Although the level of industry engagement with government agencies has grown, resulting in an increasingly sophisticated understanding by regulators of the digital asset space, the SEC broadly continues to manage crypto products and proposals through a skeptical lens. This is among Commissioner Peirce’s arguments in her dissent to the Wilshire rejection: that the SEC’s overall mindset “impedes innovation and institutionalization,” and that its standards for bitcoin-related products are ambiguous and inconsistent with other assets. We at BitOoda continue to participate in discussions surrounding the need for surveillance as an element of a fair and orderly market, but the nascency of the digital asset market infrastructure and the distinct and specialized nature of most firms in the space have led to slow progress in explorations of how surveillance mechanisms might be developed and deployed. In our view, this is one of several key gaps in the market’s current structure, but one that is clearly at the forefront of regulators’ minds.
On the other hand, the questions about asset classification and decentralization have been and continue to be debated in every conceivable forum. Nevertheless, the Telegram case indicates that the question of when a digital asset offering is a security and when it is a commodity is far from resolved. Perhaps this case, into which the CFTC has officially waded at the judge’s request, will provide the precedent needed by players in both the government and industry communities to navigate the issue more confidently. The case, as had been stated throughout the regulatory community, has significant implications for the space as a whole, and possibly the broader private equity markets as well. The fact that we’re still discussing this basic question is indicative of not only the complexity of the issue, but also how slowly regulators have moved to define these critical boundaries.

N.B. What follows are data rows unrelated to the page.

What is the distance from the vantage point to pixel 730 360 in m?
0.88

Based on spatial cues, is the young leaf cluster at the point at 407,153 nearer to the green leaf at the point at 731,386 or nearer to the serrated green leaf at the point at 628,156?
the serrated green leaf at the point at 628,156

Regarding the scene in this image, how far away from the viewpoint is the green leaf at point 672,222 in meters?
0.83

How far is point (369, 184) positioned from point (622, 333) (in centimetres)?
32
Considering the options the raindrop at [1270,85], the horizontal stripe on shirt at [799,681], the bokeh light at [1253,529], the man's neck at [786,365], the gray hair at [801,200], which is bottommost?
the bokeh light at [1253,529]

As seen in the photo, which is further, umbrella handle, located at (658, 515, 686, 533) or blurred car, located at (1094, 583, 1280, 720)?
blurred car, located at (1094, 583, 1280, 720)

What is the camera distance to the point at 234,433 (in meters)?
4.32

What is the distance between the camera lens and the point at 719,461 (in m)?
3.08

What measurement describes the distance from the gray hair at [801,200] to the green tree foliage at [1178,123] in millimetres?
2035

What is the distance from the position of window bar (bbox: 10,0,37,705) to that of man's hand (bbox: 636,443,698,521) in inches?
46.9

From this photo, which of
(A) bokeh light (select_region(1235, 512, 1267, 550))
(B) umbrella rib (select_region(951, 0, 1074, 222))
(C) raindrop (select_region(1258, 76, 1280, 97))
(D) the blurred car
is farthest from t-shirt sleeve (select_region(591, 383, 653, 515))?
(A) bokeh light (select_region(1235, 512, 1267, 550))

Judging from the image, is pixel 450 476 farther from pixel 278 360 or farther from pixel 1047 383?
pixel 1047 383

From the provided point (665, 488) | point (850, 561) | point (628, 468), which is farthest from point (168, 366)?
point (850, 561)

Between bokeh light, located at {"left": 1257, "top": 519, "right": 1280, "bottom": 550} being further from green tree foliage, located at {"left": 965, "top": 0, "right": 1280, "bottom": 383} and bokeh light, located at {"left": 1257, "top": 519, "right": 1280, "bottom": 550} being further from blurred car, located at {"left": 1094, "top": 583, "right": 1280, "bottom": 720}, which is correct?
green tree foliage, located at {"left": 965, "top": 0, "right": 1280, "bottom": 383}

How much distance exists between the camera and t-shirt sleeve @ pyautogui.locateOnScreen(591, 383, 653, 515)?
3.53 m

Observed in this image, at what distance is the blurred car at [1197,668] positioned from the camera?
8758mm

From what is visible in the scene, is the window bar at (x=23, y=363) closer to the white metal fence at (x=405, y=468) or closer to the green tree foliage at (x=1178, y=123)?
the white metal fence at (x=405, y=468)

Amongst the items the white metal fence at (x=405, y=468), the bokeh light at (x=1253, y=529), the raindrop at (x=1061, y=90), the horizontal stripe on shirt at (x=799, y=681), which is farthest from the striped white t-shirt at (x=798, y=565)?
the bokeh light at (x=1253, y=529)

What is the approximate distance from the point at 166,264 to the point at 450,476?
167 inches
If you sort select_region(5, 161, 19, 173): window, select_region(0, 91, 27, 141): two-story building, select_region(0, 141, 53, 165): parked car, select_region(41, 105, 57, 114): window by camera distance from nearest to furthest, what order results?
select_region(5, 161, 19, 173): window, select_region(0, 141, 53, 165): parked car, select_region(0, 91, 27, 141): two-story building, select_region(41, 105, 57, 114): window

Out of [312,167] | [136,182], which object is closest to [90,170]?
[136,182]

The other basic question raised by the Telegram case — which is a primary focus of Peirce’s safe harbor proposal — is how decentralized a token has to be in order to pass regulatory scrutiny as a commodity based on its utility in its native network and the nature of any fundraising activity. While we’re not holding our breath on Peirce’s proposal being approved by the SEC’s other leaders, we also welcome clearer guidance on this issue jointly from the SEC and the CFTC to enable projects to pursue legitimate approaches to development and fundraising, and better enable those of us on the capital markets side to operate compliantly.
As an SEC-regulated BD, an NFA-regulated IB, and a founding member of ADAM, we at BitOoda will continue to utilize our position as a market leader to drive these discussions and advance U.S. market development to permit the continued broadening of regulated structured product offerings and strategies our clients can use to optimize their positions.